▸ **Stored data**
=======

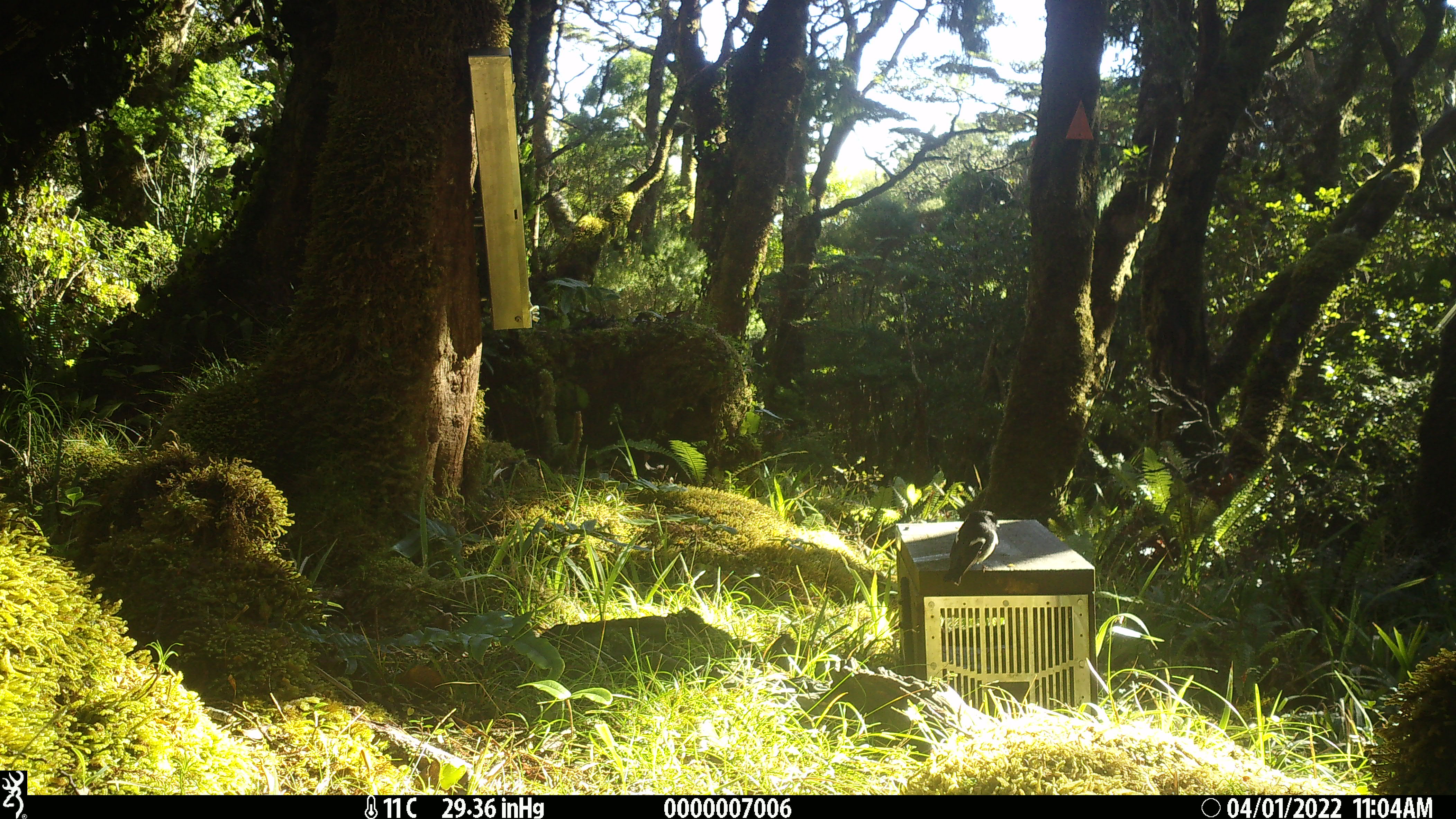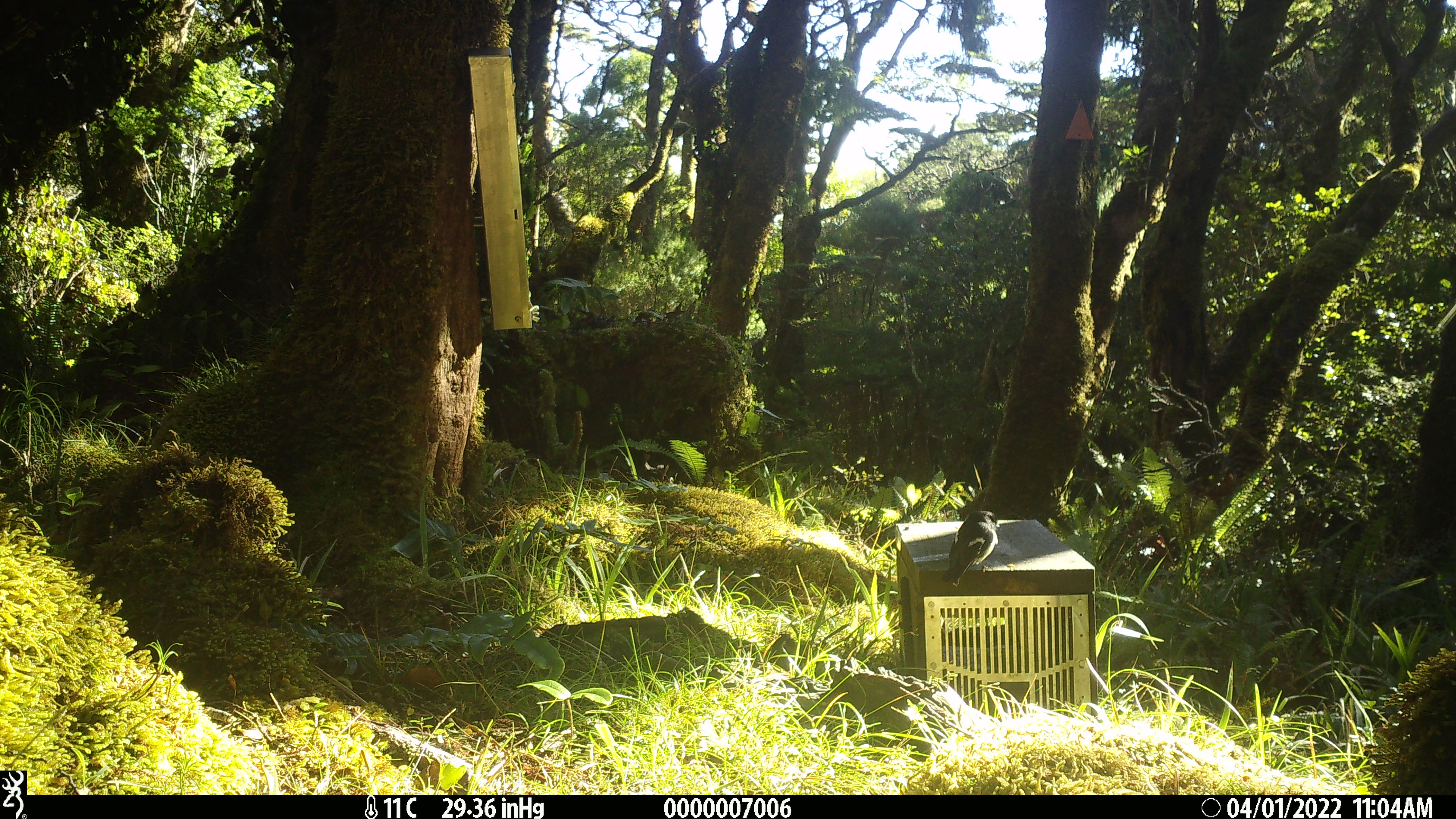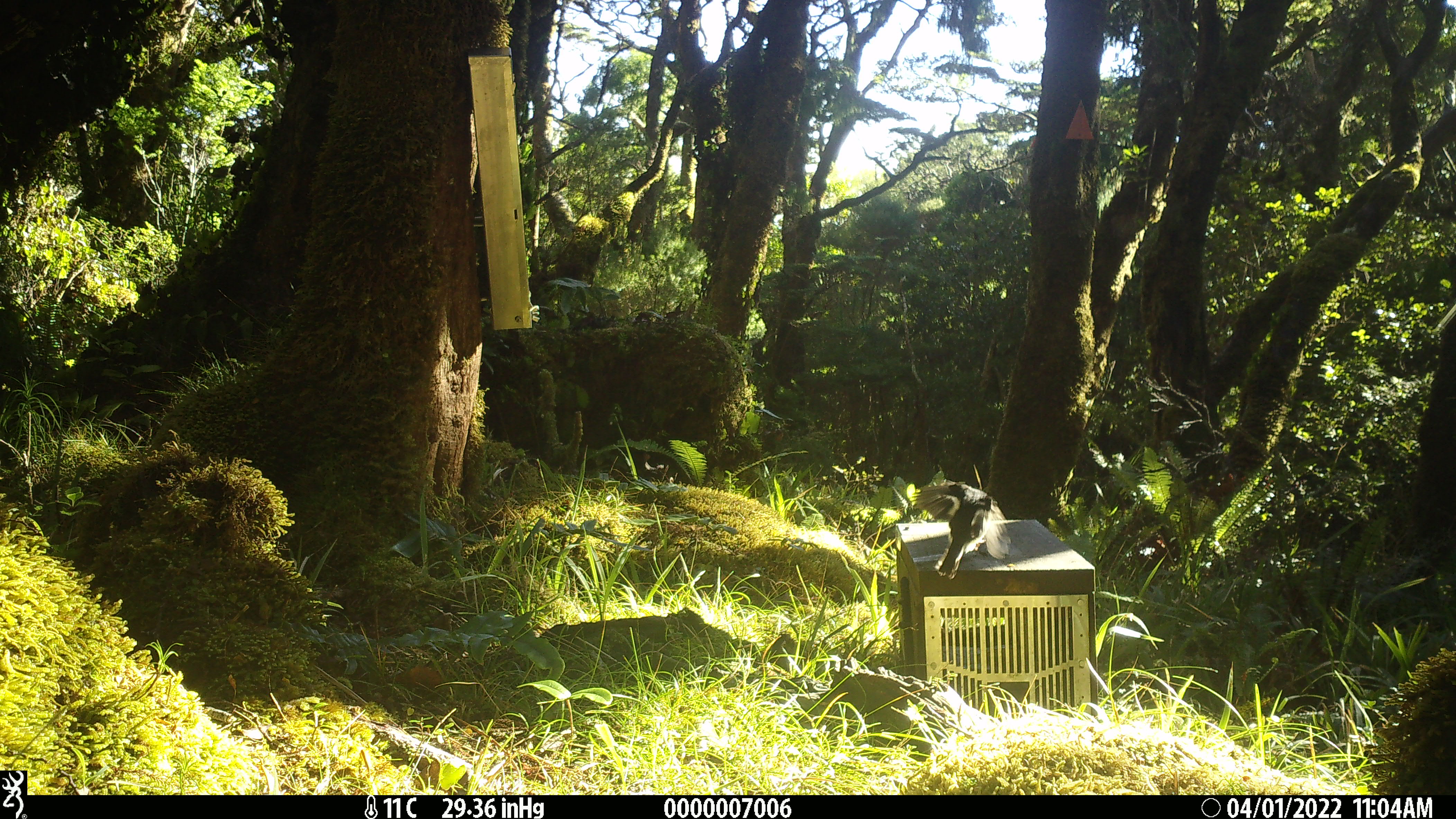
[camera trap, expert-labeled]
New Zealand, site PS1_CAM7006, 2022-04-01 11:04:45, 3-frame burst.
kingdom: Animalia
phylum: Chordata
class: Aves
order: Passeriformes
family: Petroicidae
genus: Petroica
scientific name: Petroica macrocephala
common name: tomtit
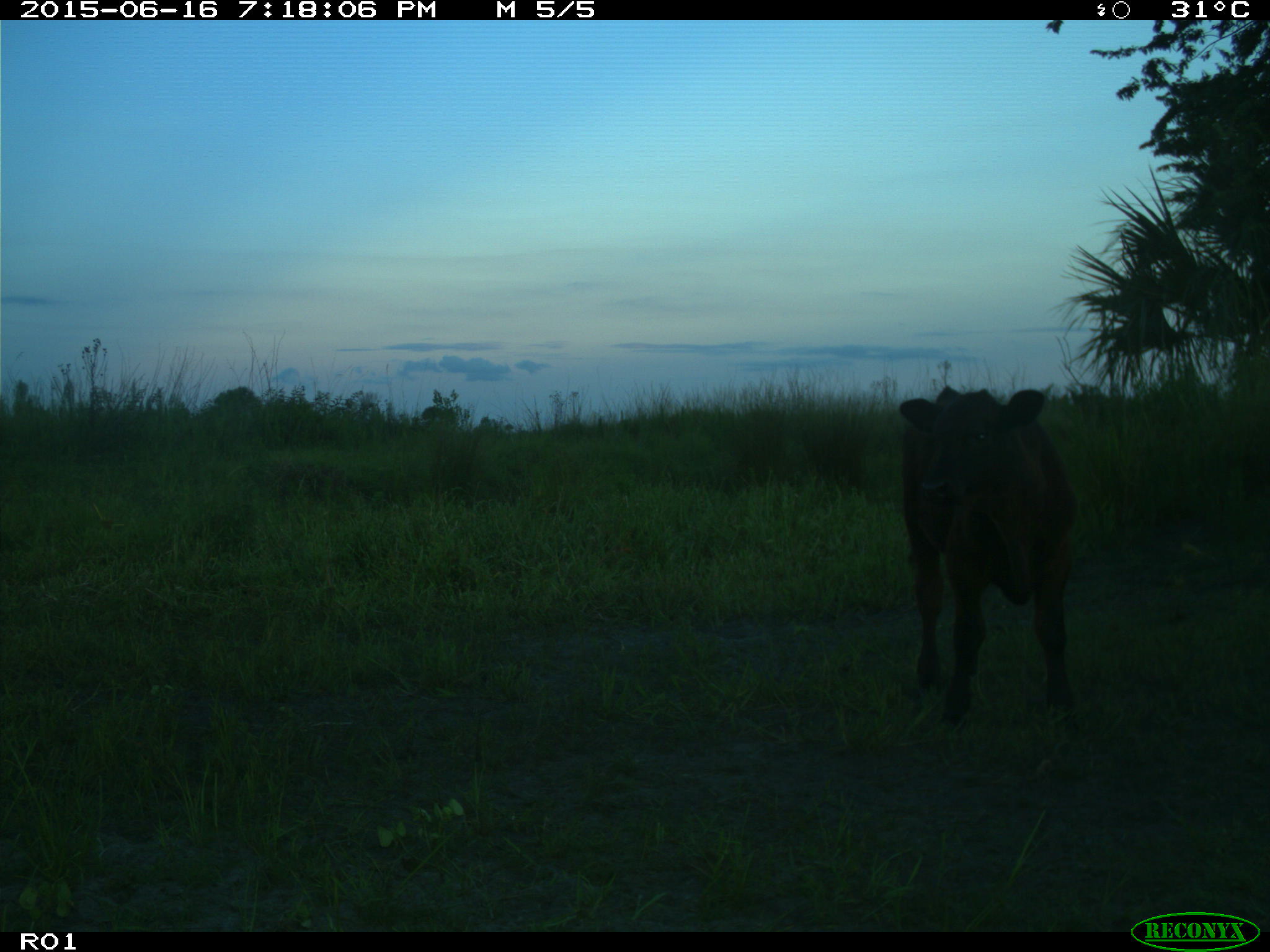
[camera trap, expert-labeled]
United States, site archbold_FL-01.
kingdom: Animalia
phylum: Chordata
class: Mammalia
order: Artiodactyla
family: Bovidae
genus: Bos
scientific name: Bos taurus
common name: domestic cow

=======

▸ **WORK ORDER**
All lines of the data that hold "site" need to be copied.

▸ **SOLUTION FOR THIS EXERCISE**
New Zealand, site PS1_CAM7006, 2022-04-01 11:04:45, 3-frame burst.
United States, site archbold_FL-01.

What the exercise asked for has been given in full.